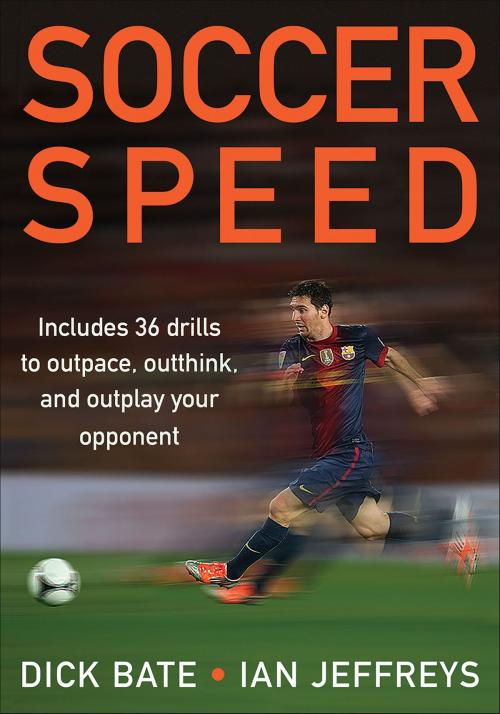 Cover of the book Soccer Speed by Richard G. Bate, Ian Jeffreys, Human Kinetics, Inc.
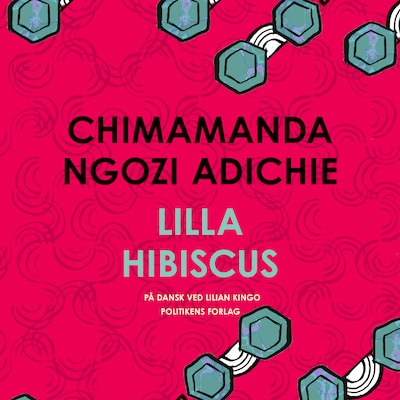 Lilla Hibiscus – omslag til lydbogen af Chimamanda Ngozi Adichie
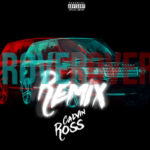 Calvin Ross – Rover (Remix) | @CalvinRoss_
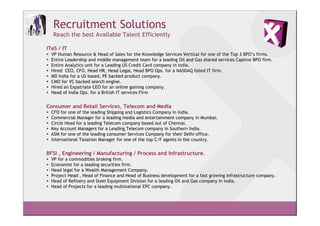 Recruitment Solutions
  Reach the best Available Talent Efficiently

ITeS / IT
  VP Human Resource & Head of Sales for the Knowledge Services Vertical for one of the Top 3 BPO’s firms.
  Entire Leadership and middle management team for a leading Oil and Gas shared services Captive BPO firm.
  Entire Analytics unit for a Leading US Credit Card company in India.
  Hired CEO, CFO, Head HR, Head Legal, Head BPO Ops. for a NASDAQ listed IT firm.
  MD India for a US based, PE backed product company.
  CMO for VC backed search engine.
  Hired an Expatriate CEO for an online gaming company.
  Head of India Ops. for a British IT services Firm


Consumer and Retail Services, Telecom and Media
  CFO for one of the leading Shipping and Logistics Company in India.
  Commercial Manager for a leading media and entertainment company in Mumbai.
  Circle Head for a leading Telecom company based out of Chennai.
  Key Account Managers for a Leading Telecom company in Southern India.
  ASM for one of the leading consumer Services Company for their Delhi office.
  International Taxation Manager for one of the top C/F agents in the country.


BFSI , Engineering / Manufacturing / Process and Infrastructure.
  VP for a commodities broking firm.
  Economist for a leading securities firm.
  Head legal for a Wealth Management Company.
  Project Head , Head of Finance and Head of Business development for a fast growing Infrastructure company.
  Head of Refinery and Steel Equipment Division for a leading Oil and Gas company in India.
  Head of Projects for a leading multinational EPC company.
 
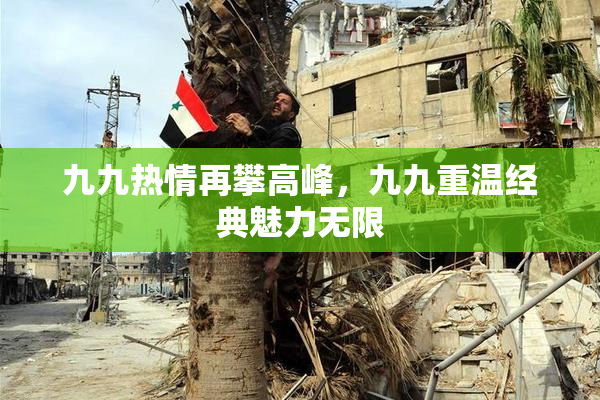 九九热情再攀高峰，九九重温经典魅力无限
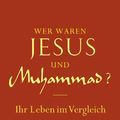 Cover Art for 9783451338939, Wer waren Jesus und Muhammad? by Joachim Gnilka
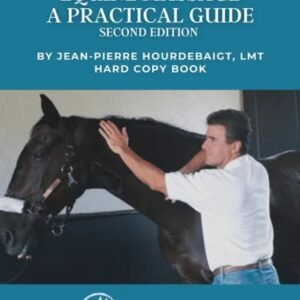 Equine Massage - A Practical Guide (available in hard copy only)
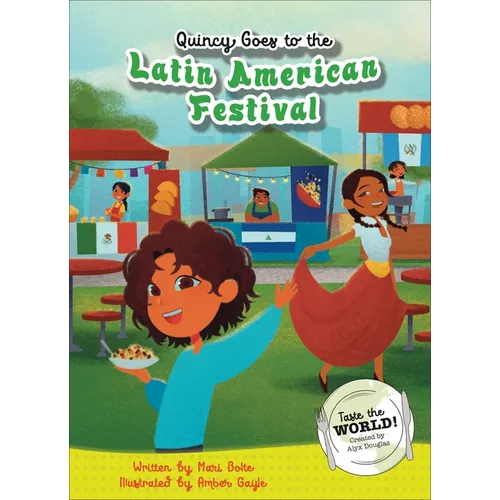 Quincy Goes to the Latin American Festival - Library Binding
════
### THE PROBLEM:
Exactly as written, reproduce the lines from the beginning of the material through the line with "Equine Massage - A", and skip any picture.

### WORKED SOLUTION:
 Cover of the book Soccer Speed by Richard G. Bate, Ian Jeffreys, Human Kinetics, Inc.
 Lilla Hibiscus – omslag til lydbogen af Chimamanda Ngozi Adichie
 Calvin Ross – Rover (Remix) | @CalvinRoss_
 Recruitment Solutions
  Reach the best Available Talent Efficiently

ITeS / IT
  VP Human Resource & Head of Sales for the Knowledge Services Vertical for one of the Top 3 BPO’s firms.
  Entire Leadership and middle management team for a leading Oil and Gas shared services Captive BPO firm.
  Entire Analytics unit for a Leading US Credit Card company in India.
  Hired CEO, CFO, Head HR, Head Legal, Head BPO Ops. for a NASDAQ listed IT firm.
  MD India for a US based, PE backed product company.
  CMO for VC backed search engine.
  Hired an Expatriate CEO for an online gaming company.
  Head of India Ops. for a British IT services Firm


Consumer and Retail Services, Telecom and Media
  CFO for one of the leading Shipping and Logistics Company in India.
  Commercial Manager for a leading media and entertainment company in Mumbai.
  Circle Head for a leading Telecom company based out of Chennai.
  Key Account Managers for a Leading Telecom company in Southern India.
  ASM for one of the leading consumer Services Company for their Delhi office.
  International Taxation Manager for one of the top C/F agents in the country.


BFSI , Engineering / Manufacturing / Process and Infrastructure.
  VP for a commodities broking firm.
  Economist for a leading securities firm.
  Head legal for a Wealth Management Company.
  Project Head , Head of Finance and Head of Business development for a fast growing Infrastructure company.
  Head of Refinery and Steel Equipment Division for a leading Oil and Gas company in India.
  Head of Projects for a leading multinational EPC company.
 
 九九热情再攀高峰，九九重温经典魅力无限
 Cover Art for 9783451338939, Wer waren Jesus und Muhammad? by Joachim Gnilka
 Equine Massage - A Practical Guide (available in hard copy only)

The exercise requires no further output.